Telepresence lets you run a particular service locally while connecting that service to a remote Kubernetes cluster. This lets developers working on multi-service operations to adopt any tool installed locally to check/debug/edit your service. For instance, you can run a debugger or IDE.
It also lets developers do fast local development of a particular service, even if that service depends on separate services in the cluster. Make a transition to your service, save, and you can instantly spot the new service in action.
Telepresence is an impressive local development environment for services running in Kubernetes. The live debugging part is unique and getting evolved quite rapidly. Below are some of its more features.
- Allow code running in the container to connect to an IDE or debugger running on the host.
- Telepresence uses an OpenShift-specific proxy image when it observes an OpenShift cluster.
- Telepresence also supports the forwarding traffic to and from other containers in the pod.
- Telepresence uses a Docker-accessible directory as the temporary dir.
Weave Scope is a troubleshooting & monitoring tool for Kubernetes. It makes logical topologies of your application and infrastructure, which facilitate you to consider, monitor, and control your containerized, microservices-based application.
It gives a top-down view of your app as well as your full infrastructure. It authorizes you to determine any problems with your distributed containerized app in real-time, as it is deployed to a cloud provider.
Some of the features of the Weave Scope includes:
- Support for any deployment style (Local, hosted, or hybrid) and the ability to collect and report Host/Container metrics
- Aggregate metrics, events, and labels from Kubernetes
- Real-time Contextual metrics
- Nodes can be filtered by CPU and Memory management so that you can quickly identify containers using the most resources.
With Zabbix, it is feasible to build virtually limitless types of data from the system. High-performance real-time monitoring systems that you can control tens of thousands of servers, virtual machines, and network devices simultaneously.
Besides saving the data, visualization features are accessible and extremely flexible ways of figuring out the data for alarming.

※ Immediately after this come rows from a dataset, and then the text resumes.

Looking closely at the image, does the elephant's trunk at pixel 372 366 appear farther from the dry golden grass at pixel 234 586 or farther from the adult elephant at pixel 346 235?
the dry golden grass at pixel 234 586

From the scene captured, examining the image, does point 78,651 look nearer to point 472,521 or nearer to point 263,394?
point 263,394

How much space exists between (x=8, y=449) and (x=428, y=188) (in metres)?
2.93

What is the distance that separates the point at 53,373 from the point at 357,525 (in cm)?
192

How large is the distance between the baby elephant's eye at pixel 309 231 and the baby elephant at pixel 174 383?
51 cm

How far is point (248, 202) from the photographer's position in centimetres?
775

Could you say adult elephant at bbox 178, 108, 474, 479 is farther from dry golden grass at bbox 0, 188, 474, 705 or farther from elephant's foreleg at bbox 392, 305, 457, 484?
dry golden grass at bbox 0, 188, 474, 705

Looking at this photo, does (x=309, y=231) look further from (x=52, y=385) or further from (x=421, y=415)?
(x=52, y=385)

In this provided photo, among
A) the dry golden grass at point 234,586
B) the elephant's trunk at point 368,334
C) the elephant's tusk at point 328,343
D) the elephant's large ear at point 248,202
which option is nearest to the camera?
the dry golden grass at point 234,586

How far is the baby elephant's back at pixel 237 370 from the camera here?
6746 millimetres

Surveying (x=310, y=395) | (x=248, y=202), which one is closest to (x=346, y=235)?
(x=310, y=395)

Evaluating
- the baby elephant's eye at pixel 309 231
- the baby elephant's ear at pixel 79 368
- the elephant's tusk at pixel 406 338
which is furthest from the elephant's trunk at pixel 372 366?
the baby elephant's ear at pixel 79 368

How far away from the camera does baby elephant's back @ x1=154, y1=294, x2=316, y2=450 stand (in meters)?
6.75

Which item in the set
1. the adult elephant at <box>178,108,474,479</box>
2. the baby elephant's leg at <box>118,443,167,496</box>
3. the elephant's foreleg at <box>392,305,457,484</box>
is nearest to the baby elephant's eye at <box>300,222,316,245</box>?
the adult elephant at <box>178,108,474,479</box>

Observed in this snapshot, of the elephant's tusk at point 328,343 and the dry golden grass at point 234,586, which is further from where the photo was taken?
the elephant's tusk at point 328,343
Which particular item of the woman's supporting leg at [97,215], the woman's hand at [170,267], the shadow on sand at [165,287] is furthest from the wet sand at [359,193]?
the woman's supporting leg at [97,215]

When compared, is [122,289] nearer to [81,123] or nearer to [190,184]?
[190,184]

Some of the features of Zabbix includes:
- Root Cause Analysis
- Zabbix helps in keeping the data in JSON format, so many applications can also use it.
- Real-Time Monitoring
- Zabbix proxy is highly suggested for wide-scale production systems.
- Drill-Down Reports
- The low-level discovery automatically checks the new nodes without any struggle.
- Highly configurable and extensible.
Zabbix is significant and not just Kubernetes but fit to monitor infrastructure and application metrics too. If you are interested in learning Zabbix, then check out this brilliant course.
Not exactly a monitoring tool, but Kubernetes Dashboard is a general-purpose UI for Kubernetes where you can manage and troubleshoot the Kubernetes cluster.
If you don’t have any monitoring tools, then Dashboard would be a good start. Check out the installation guide.
Choosing the right Kubernetes tools is crucial. But guess what? Above all is available in FREE to try, so why not give it a try to see what works for your Kubernetes monitoring?
Happy monitoring and troubleshooting!